# Microsoft Mathematics (Free)



## kburra (Dec 4, 2013)

Microsoft used to sell a program called Mathematics. Now it is offering it for free. This is a very capable program that can solve equations, draw graphs, do calculus, and more. It's perfect for students and those who encounter math problems. If you don't need it yourself, be sure to send the link to your children and/or grandchildren. It's an amazing program with a free price tag.

The old Microsoft Mathematics program used to sell for big dollars. Now Microsoft is giving it away - no costs and no strings attached. They have even introduced a new version for 2011. While Mathematics is aimed at students, it is also great for anyone that does math calculations, including realtors, construction personnel, etc.

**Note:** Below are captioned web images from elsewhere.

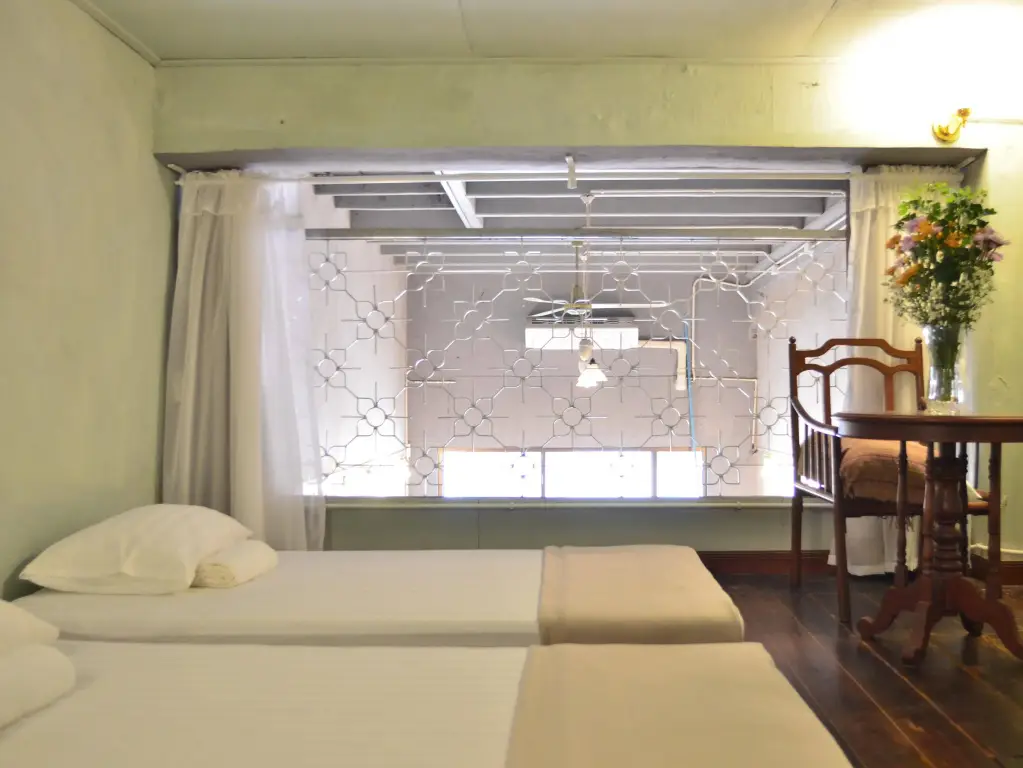 Бангкок: Wayla Hostel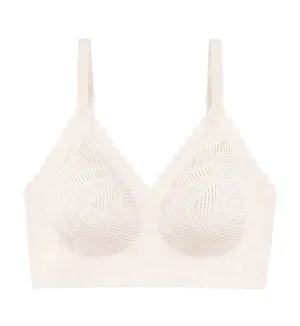 NEW ZERO IN LACE PUSH-UP BRA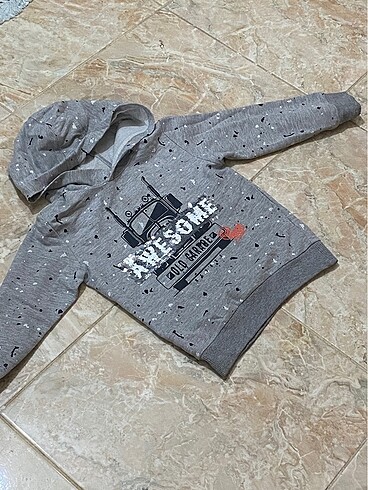 DEFACTO ERKEK SWEATSRİT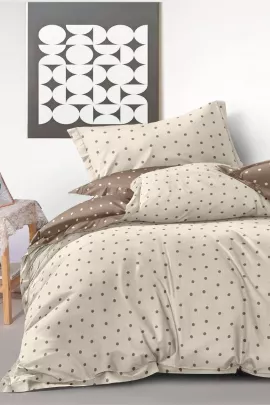Постельное белье поплин эксклюзив - Стоум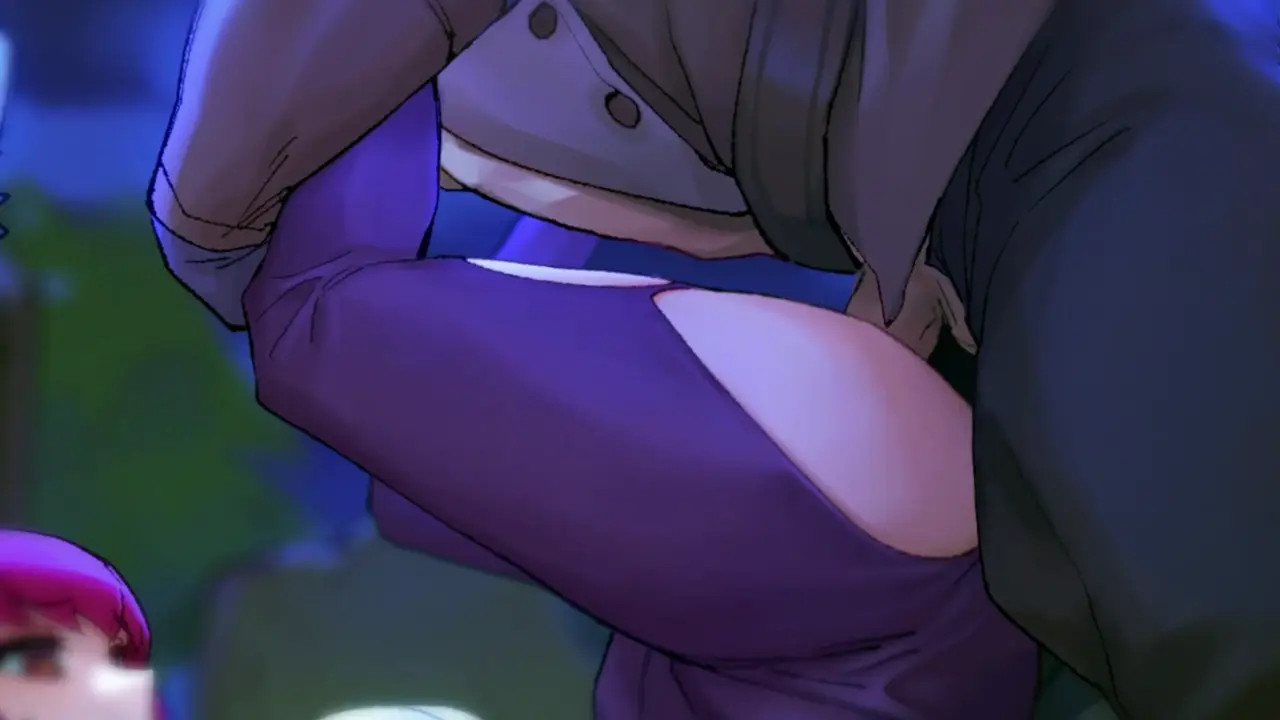 Yunaka Gangbang (Voiced)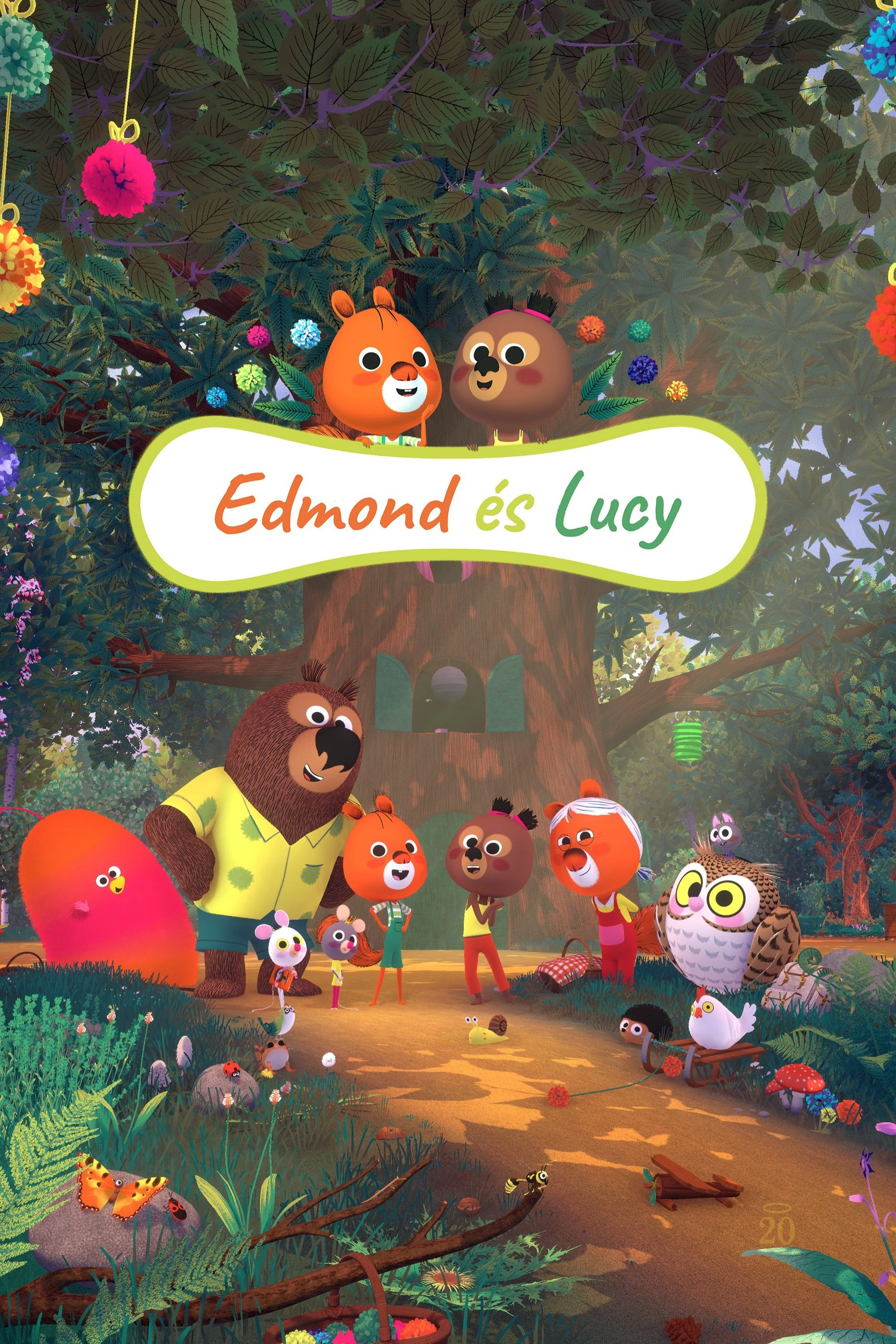 Edmond and Lucy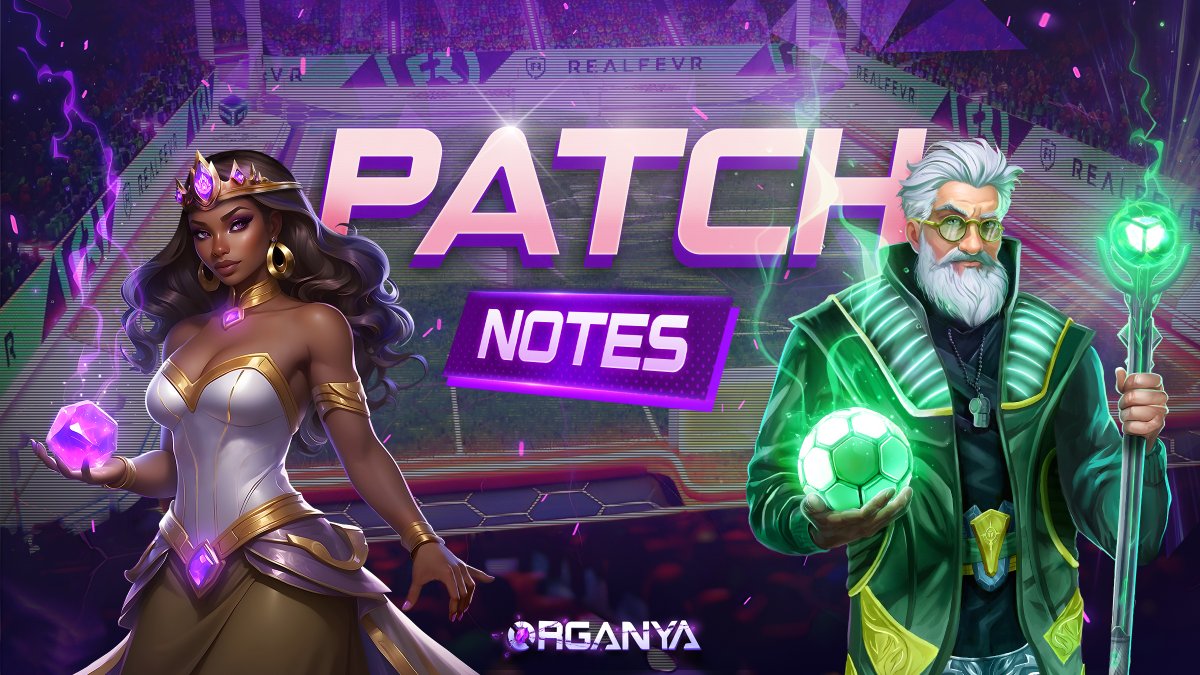 Organya's Latest Update Is Here 🔥 What's new? 🤔 🏠 Fresh Home Screen: Experience a revamped interface with added News features 💬 In-Game Chat: Engage with fellow players through a general chat within the game 🎥 Spectator Mode: Dive into ongoing matches with ease in the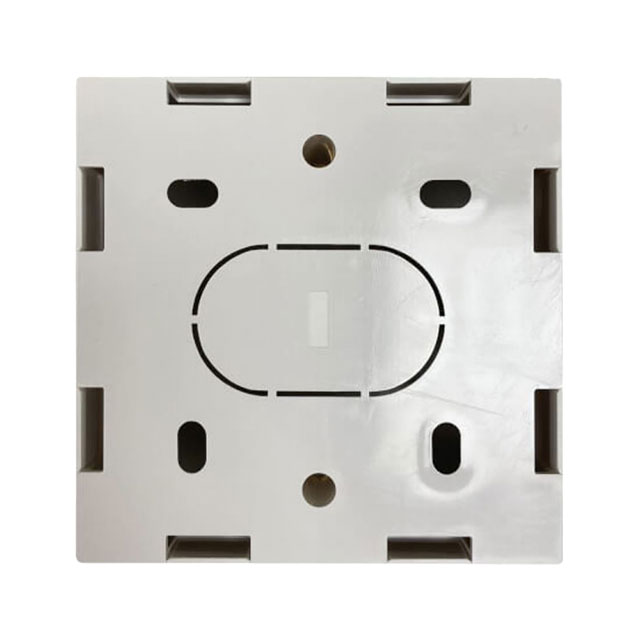 N042U-MB1 Tripp Lite  Keystone-Frontplattenrahmen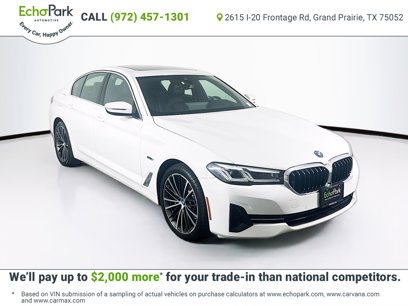 Used 2023 BMW 530e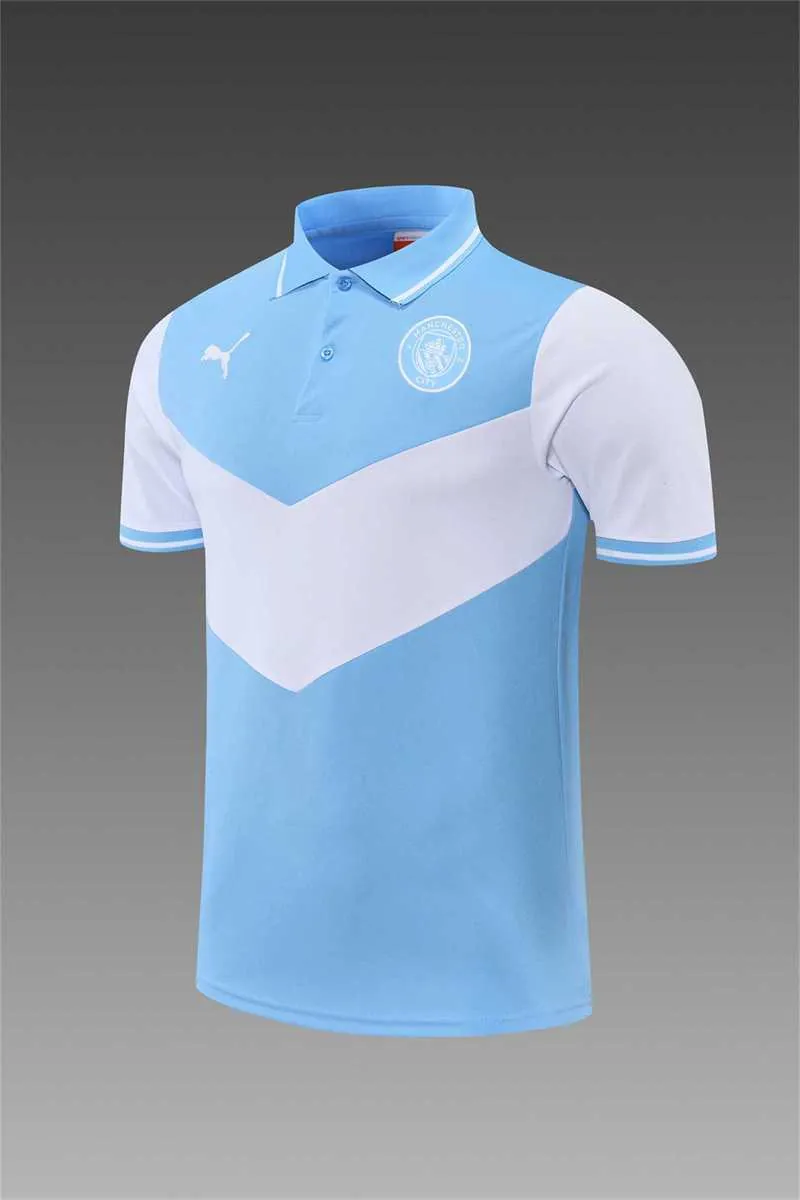 Manchester City Polo sky blue 18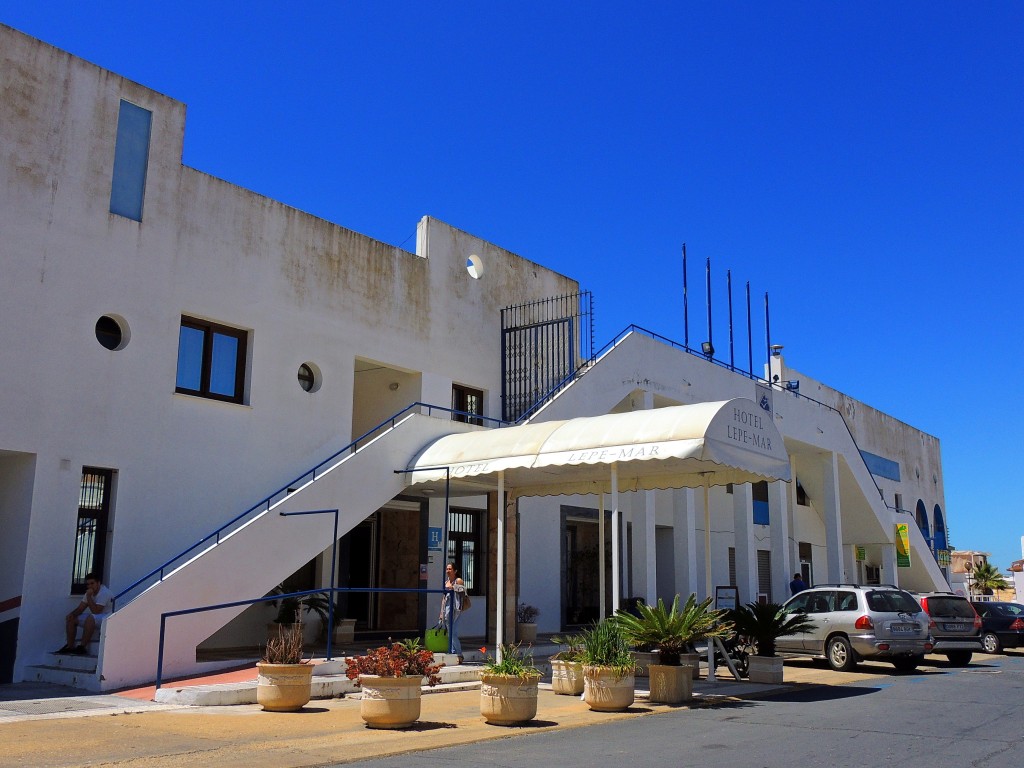 Foto de La Antilla (Huelva), España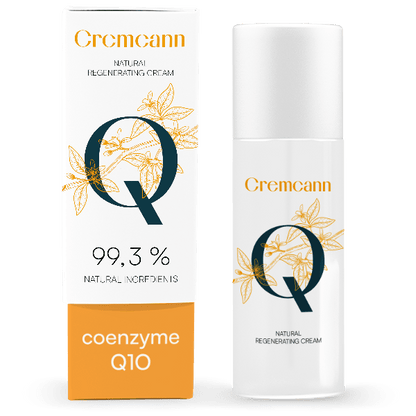 ANNABIS CREMCANN Q10 NATÜRLICHE HAUTCREME - Woodpecker's Farm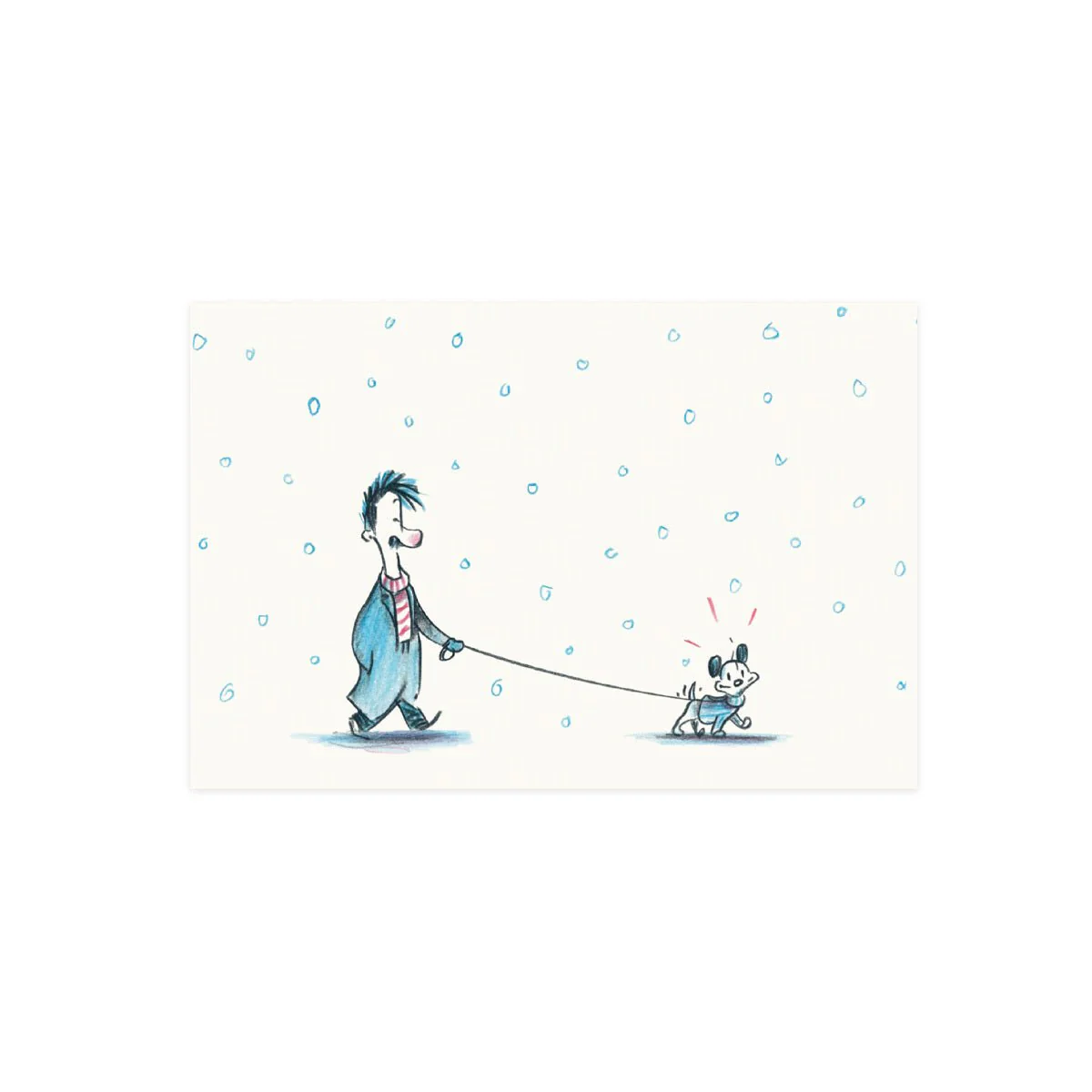 'Gift of Everything' Holiday Cards (Set of 10) - Image 4
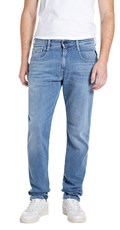 ANBASS SLIM FIT JEANS M914Y  879 12A - 1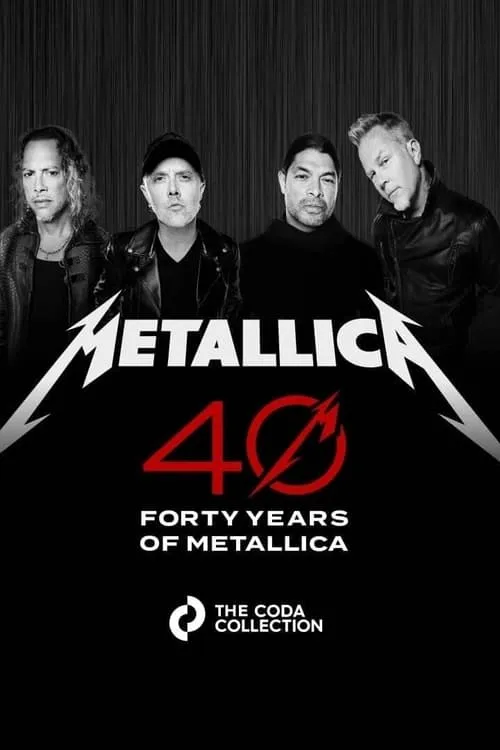 Metallica: 40th Anniversary - Live at Chase Center (Night 1) (movie)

http://www.microsoft.com/education/ww/products/Pages/mathematics.aspx


----------



## Diwundrin (Dec 4, 2013)

Thank you again Kburra, bookmarked to download and look at tonight.  You're never too old they say so I'll give it a go.  I'll have to research what some of the symbols  mean first but it has to be more productive than playing Angry Birds.


----------



## Jillaroo (Dec 5, 2013)

_Thanks kburra, i have sent it to my daughter as her stepdaughter could use some help._


----------



## Warrigal (Dec 5, 2013)

I didn't have any luck downloading it.


----------



## Jillaroo (Dec 5, 2013)

Try this link Warrigal

http://www.microsoft.com/en-us/download/details.aspx?id=15702


----------



## Warrigal (Dec 5, 2013)

Thanks Jillaroo. I've got it now and all I've got to do is think of some reason to use it.

It did come with an add in for Word and Excel that might be handy.


----------



## That Guy (Dec 5, 2013)




----------